INFORMATION GIVEN START

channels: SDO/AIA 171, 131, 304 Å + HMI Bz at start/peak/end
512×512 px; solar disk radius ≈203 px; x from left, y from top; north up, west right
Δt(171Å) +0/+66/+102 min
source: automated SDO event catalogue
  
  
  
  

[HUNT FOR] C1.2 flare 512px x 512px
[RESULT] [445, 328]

INFORMATION GIVEN END
INFORMATION GIVEN START

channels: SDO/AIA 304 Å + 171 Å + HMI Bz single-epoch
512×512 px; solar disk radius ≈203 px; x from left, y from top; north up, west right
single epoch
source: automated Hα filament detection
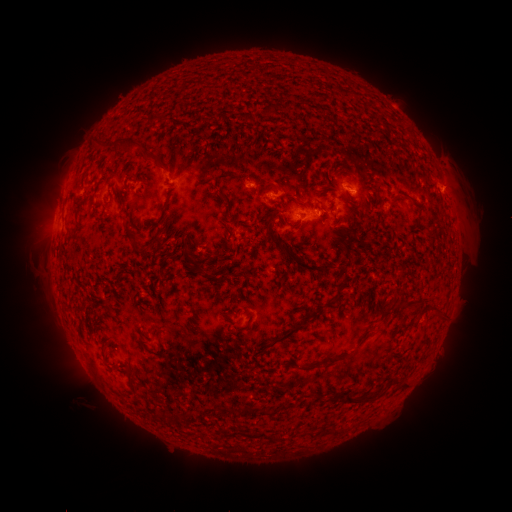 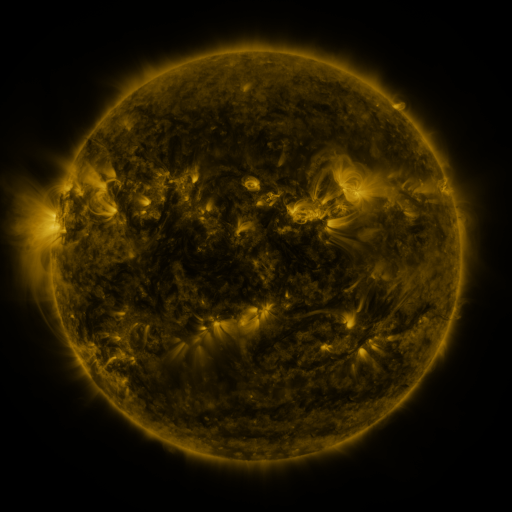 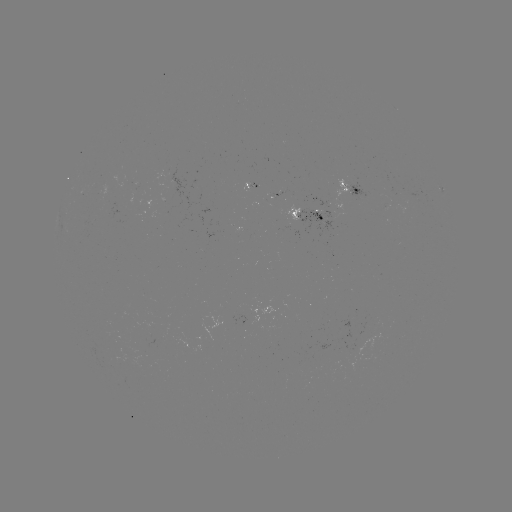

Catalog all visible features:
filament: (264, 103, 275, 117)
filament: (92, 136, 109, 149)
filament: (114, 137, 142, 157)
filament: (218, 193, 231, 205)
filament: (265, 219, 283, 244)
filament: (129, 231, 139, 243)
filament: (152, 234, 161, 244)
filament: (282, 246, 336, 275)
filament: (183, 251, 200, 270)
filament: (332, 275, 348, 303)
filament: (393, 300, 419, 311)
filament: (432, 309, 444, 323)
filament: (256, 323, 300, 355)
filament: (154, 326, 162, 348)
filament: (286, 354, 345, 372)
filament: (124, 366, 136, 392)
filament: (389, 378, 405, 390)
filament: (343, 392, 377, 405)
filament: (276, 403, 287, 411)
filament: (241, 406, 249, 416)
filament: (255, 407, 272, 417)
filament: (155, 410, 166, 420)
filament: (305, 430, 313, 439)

INFORMATION GIVEN END

• **INSTRUCTIONS FOR THE TASK**
Copy the lines above exactly. Start with the line containing "channels: SDO/AIA 171, 131, 304", end with the line containing "[RESULT] [445, 328]", and include both.

• **SOLUTION FOR THIS PROBLEM**
channels: SDO/AIA 171, 131, 304 Å + HMI Bz at start/peak/end
512×512 px; solar disk radius ≈203 px; x from left, y from top; north up, west right
Δt(171Å) +0/+66/+102 min
source: automated SDO event catalogue
  
  
  
  

[HUNT FOR] C1.2 flare 512px x 512px
[RESULT] [445, 328]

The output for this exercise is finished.